Video frame pairs dataset

I am trying to build a dataset that produces random pairs of frames from the same video sequence. I have two alternative implementations each with its own drawback.

One class deriving from dataset produces tensors of 15 frames then the getitem function randomly samples 2 without replacement. This leads to a very small number of batches and a lot of “wasted” frames per epoch. However one benefit is that each epoch “sees” different pairs of frames.

The other dataset class generates pairs of frames directly in the constructor by permutation. The benefit is that all the frames are used for each epoch. The drawback is that all epochs will see the same fixed frame pairs.

Is there a way to implement a dataset/dataloader which combines the benefits of both: creates new frame pairs for each epoch and uses all the frames for each epoch without waste.

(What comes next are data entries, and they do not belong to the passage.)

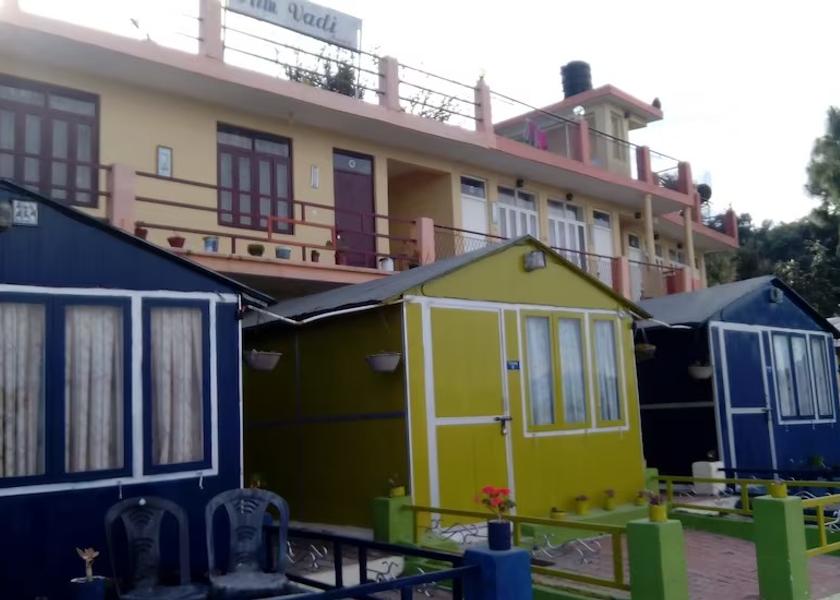 Uttarakhand Kausani Hotel Exterior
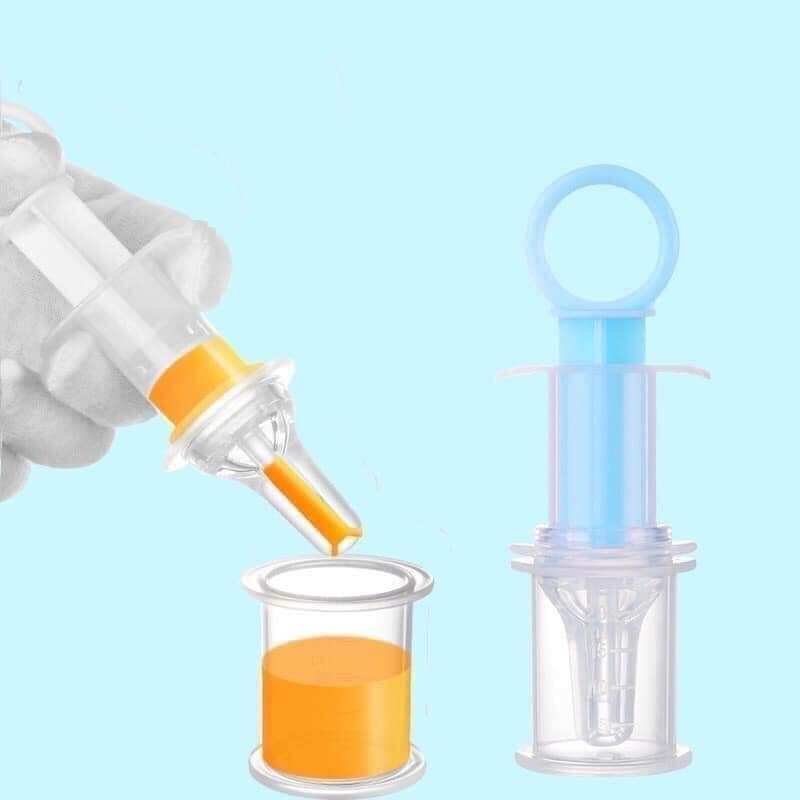 Cylinder for Giving Medicine to Children (Randomly)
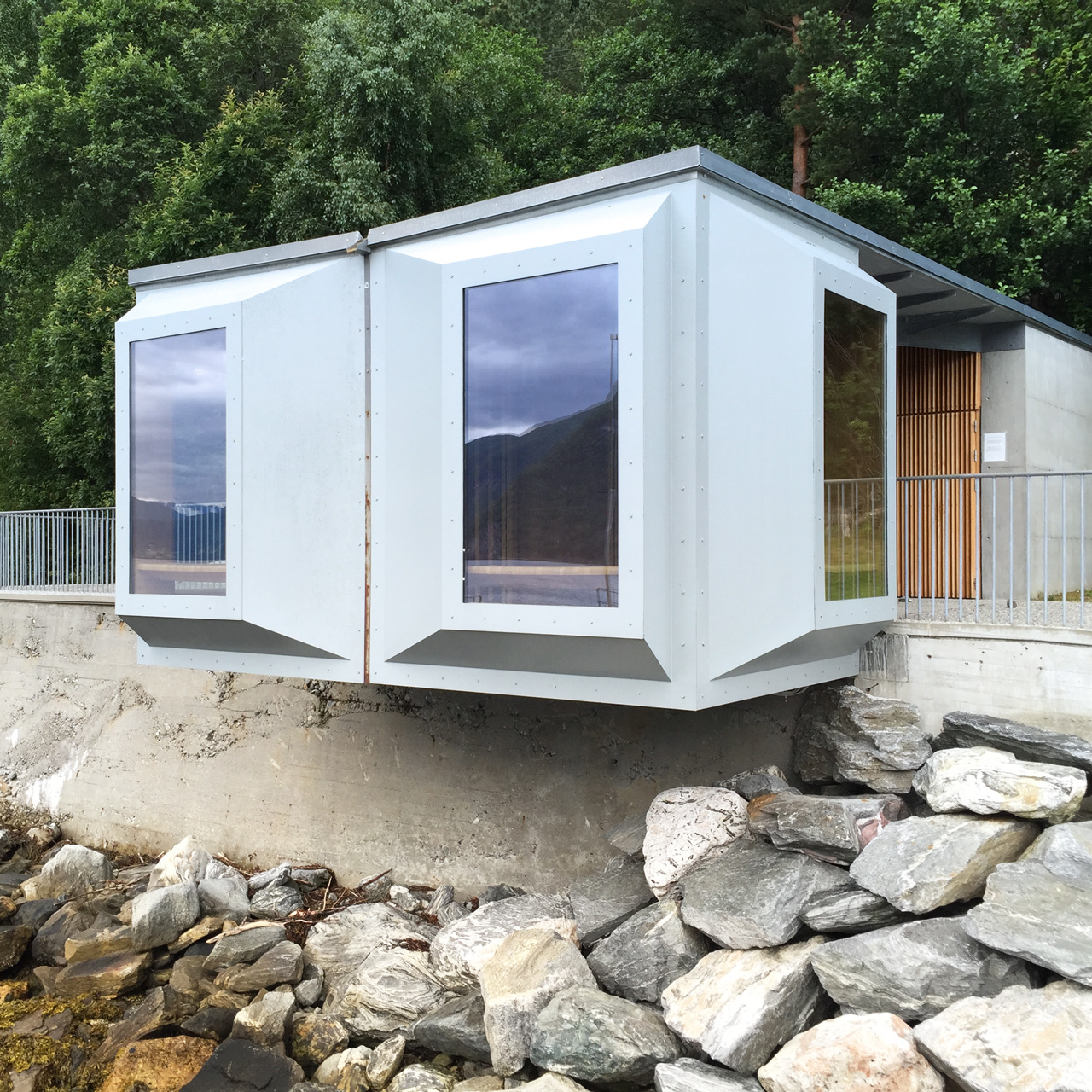 Geiranger-Trollstigen - Linge Ferry Terminal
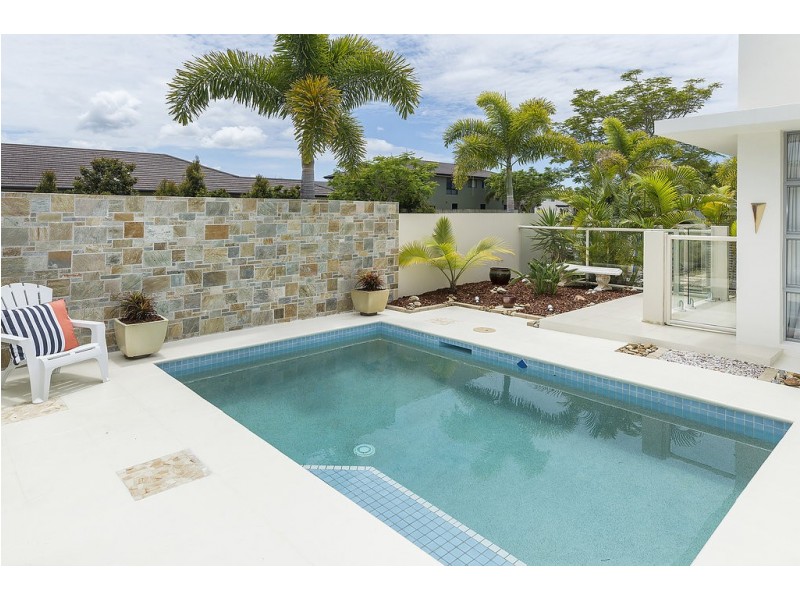 2825 Gracemere Circuit East, Hope Island QLD 4212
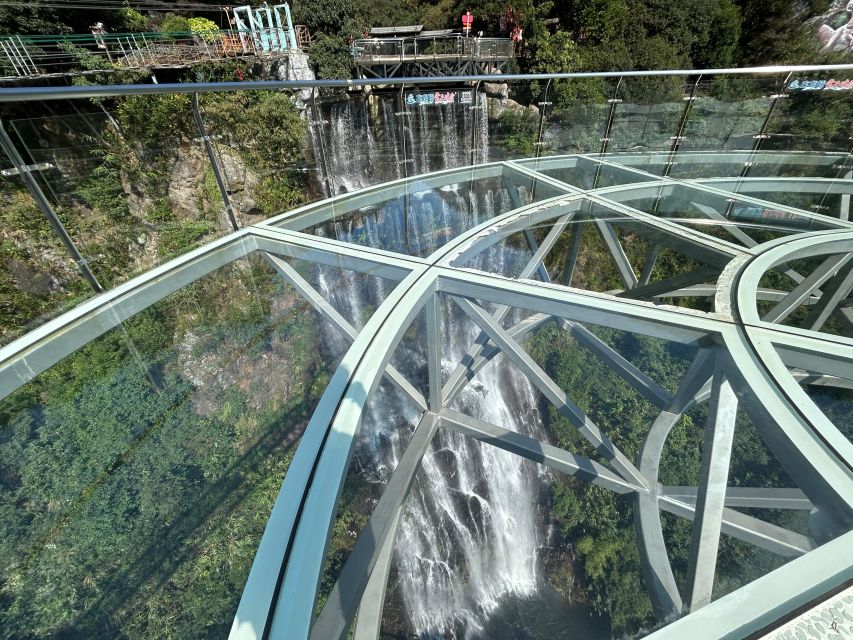 Guangzhou to Gulong Canyon and Cave Fairland PRI Day Tour - Guide and driver make the difference, not just the attractions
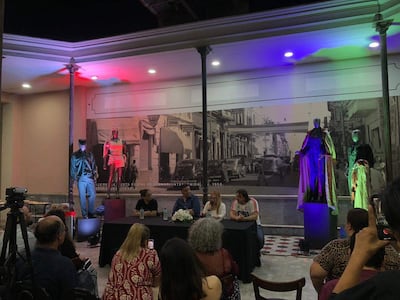 Lanzamiento del libro Puto Teatro, con la presencia de Jazmín Mello, Hugo Robles, Luz Saldívar y Martín Pizzichini, el jueves 26 de marzo, en la Casa Bicentenario del Teatro Edda de los Ríos.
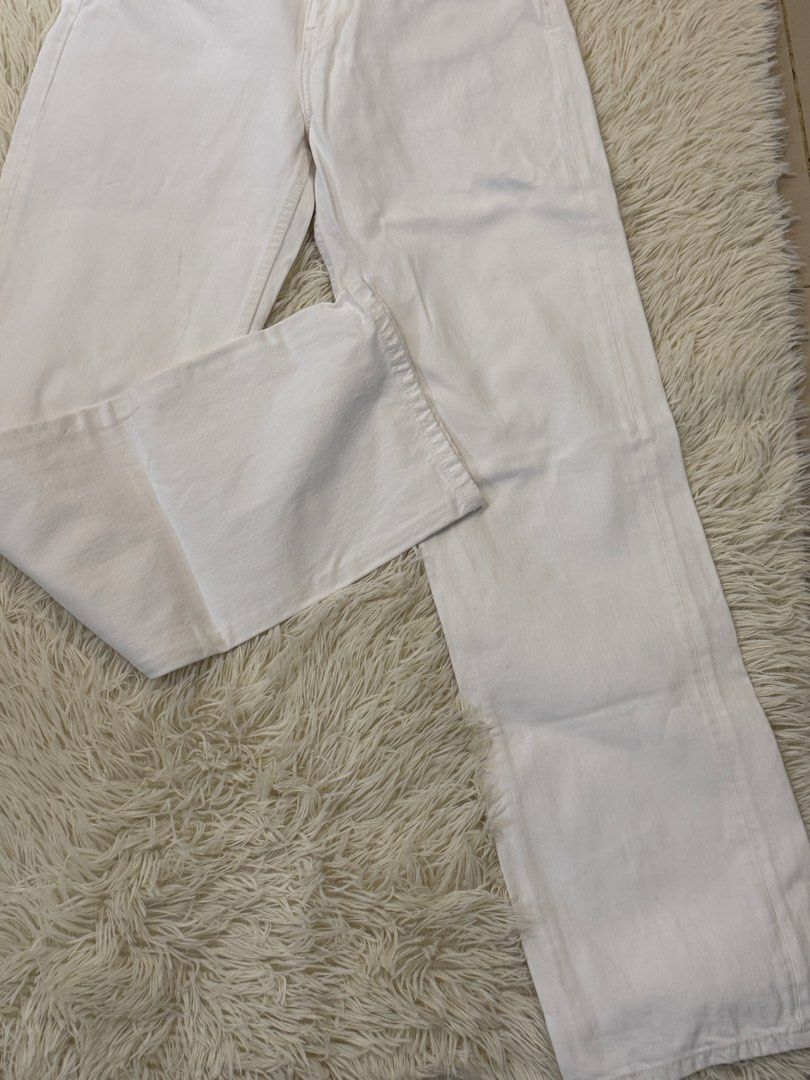 Zara White Wide Leg Jeans (Category: Jeans) located in Tanjay. Submitted by everythingcutefinds (Listing ID 1426603184, Image 2). Description: .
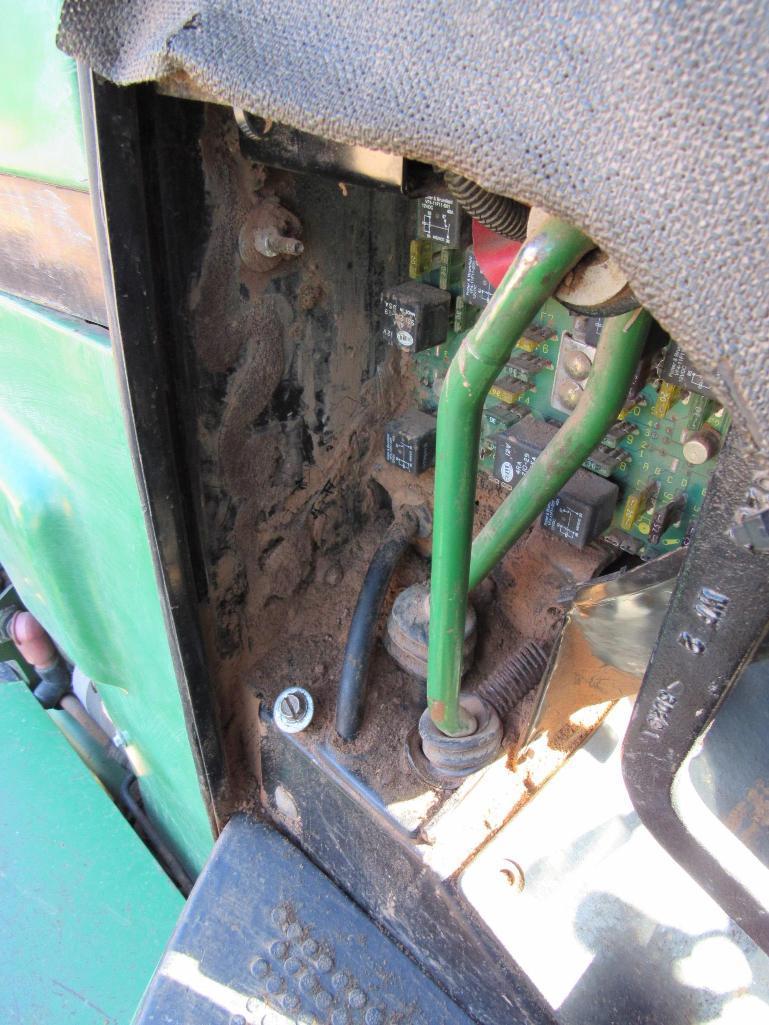 1993 John Deere 4960 Cab Tractor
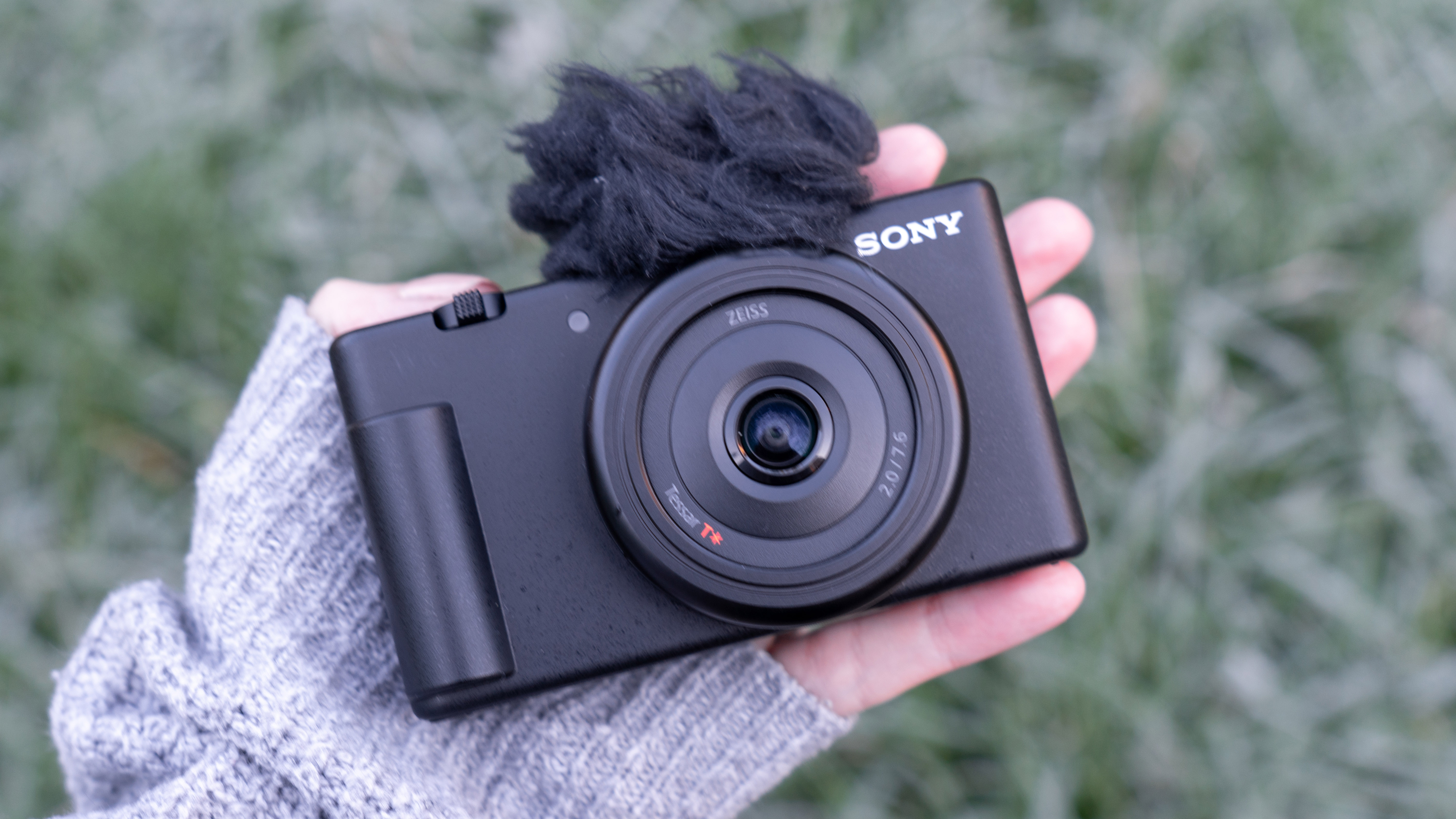 Sony ZV-1F Vlogging Camera - White (ZV1F/W) - Moment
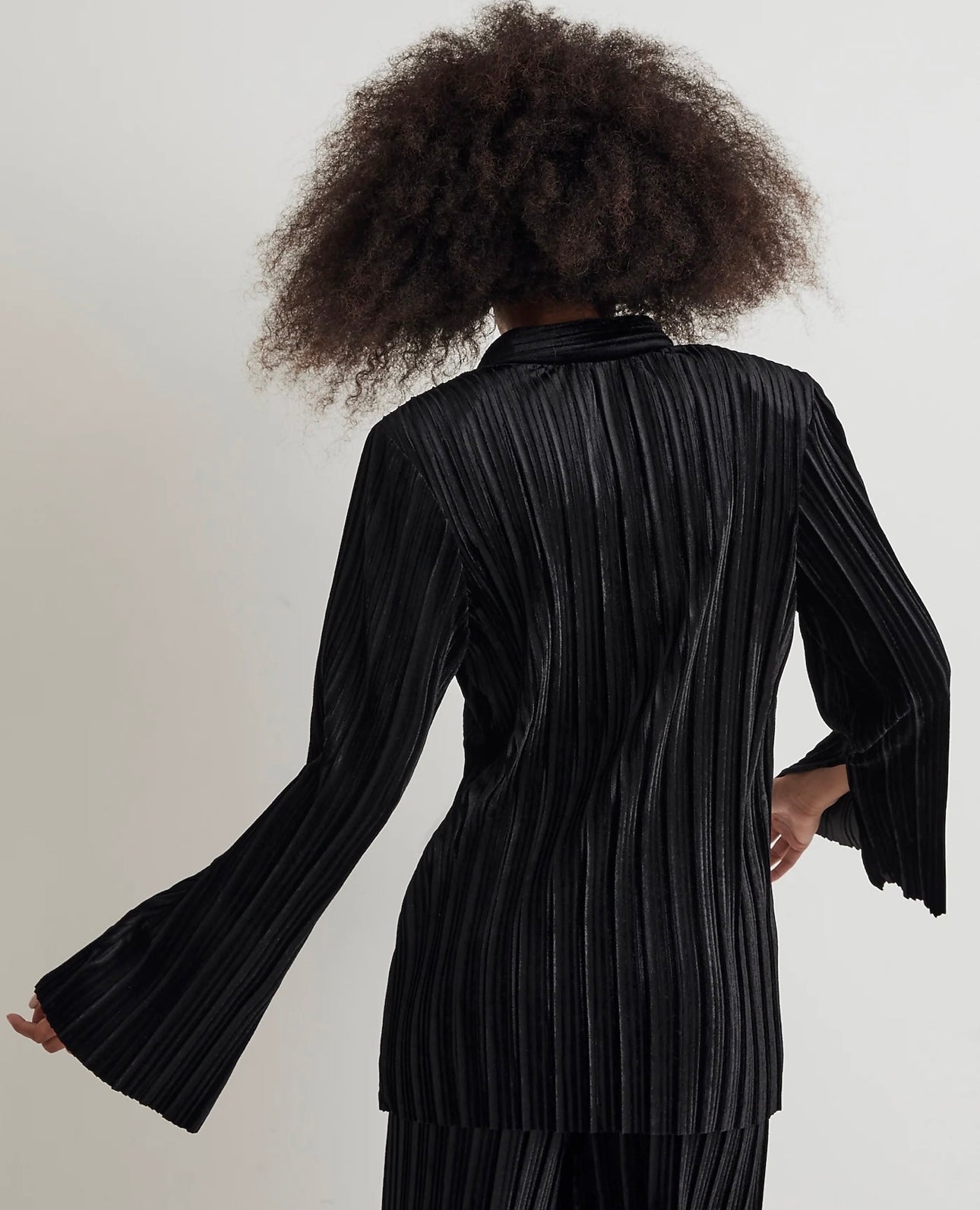 Sabina Musayev Ivri Top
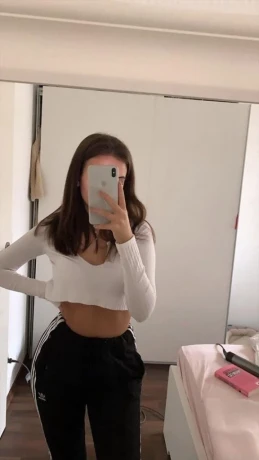 Junges Party Girl Onlyfans — 2 / 5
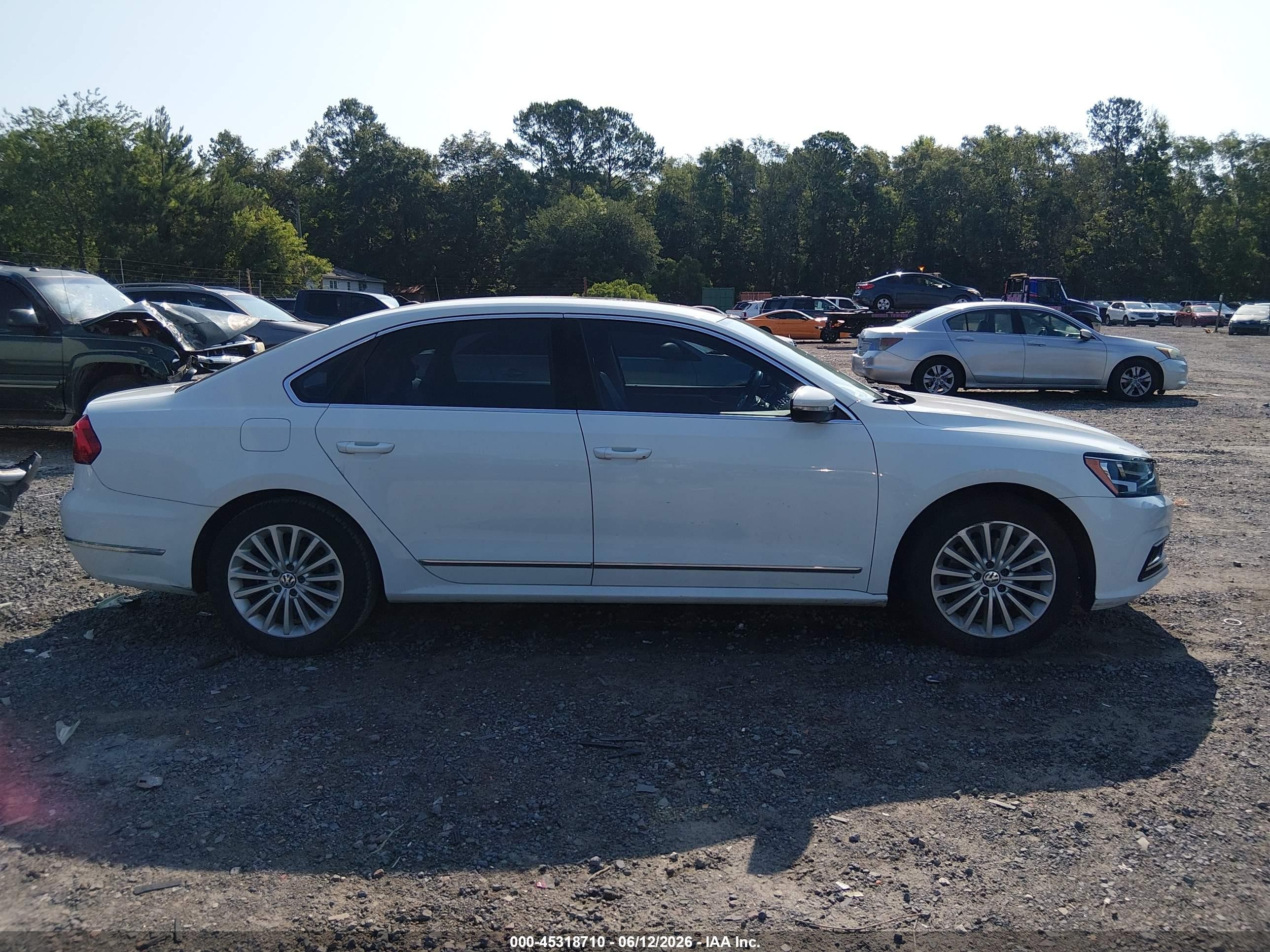 2016 Volkswagen Passat 1.8t Se White vin: 1VWBS7A34GC053939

Below is the code for the second approach:

class TwoFramesDataset(Dataset):
    def __init__(self, directory, dataset="train", transform=None):
        self.transform = transform
        self.instances, self.labels = self.read_dataset(directory, dataset)
        self.instances = torch.from_numpy(self.instances)
        self.labels = torch.from_numpy(self.labels)

    def __len__(self):
        return self.instances.shape[0]

    def __getitem__(self, idx):
        instances = self.instances[idx]
        transformed_instances = []
        for _, frames in enumerate(instances):
            transformed_frames = [self.get_frame(frames, 0), self.get_frame(frames, 1)]
            transformed_instances.append(torch.stack(transformed_frames))
        sample = {
            "instance": torch.stack(transformed_instances).squeeze(),
            "label": self.labels[idx]
        }
        return sample

    def get_frame(self, frames, i):
        frame = frames[i, :, :].unsqueeze(0)
        frame = torchvision.transforms.ToPILImage()(frame / 255)
        if self.transform is not None:
            frame = self.transform(frame)
        return frame.squeeze()

    def zero_center(self, mean):
        self.instances -= float(mean)

    def read_dataset(self, directory, dataset="train", mean=None):
        if dataset == "train":
            filepath = os.path.join(directory, "train.p")
        elif dataset == "dev":
            filepath = os.path.join(directory, "dev.p")
        else:
            filepath = os.path.join(directory, "test.p")
        videos = pickle.load(open(filepath, "rb"))

        instances = []
        labels = []
        current_block = []
        for video in videos:
            frames = video["frames"]
            perms = torch.randperm(len(frames))
            for i in range(len(frames)//2):
                current_block.append(frames[perms[i*2]])
                current_block.append(frames[perms[i*2+1]])
                current_block = np.array(current_block)
                instances.append(current_block.reshape((1, 2, 60, 80)))
                labels.append(CATEGORY_INDEX[video["category"]])
                current_block = []

        instances = np.array(instances, dtype=np.float32)
        labels = np.array(labels, dtype=np.uint8)

        self.mean = np.mean(instances)

        return instances, labels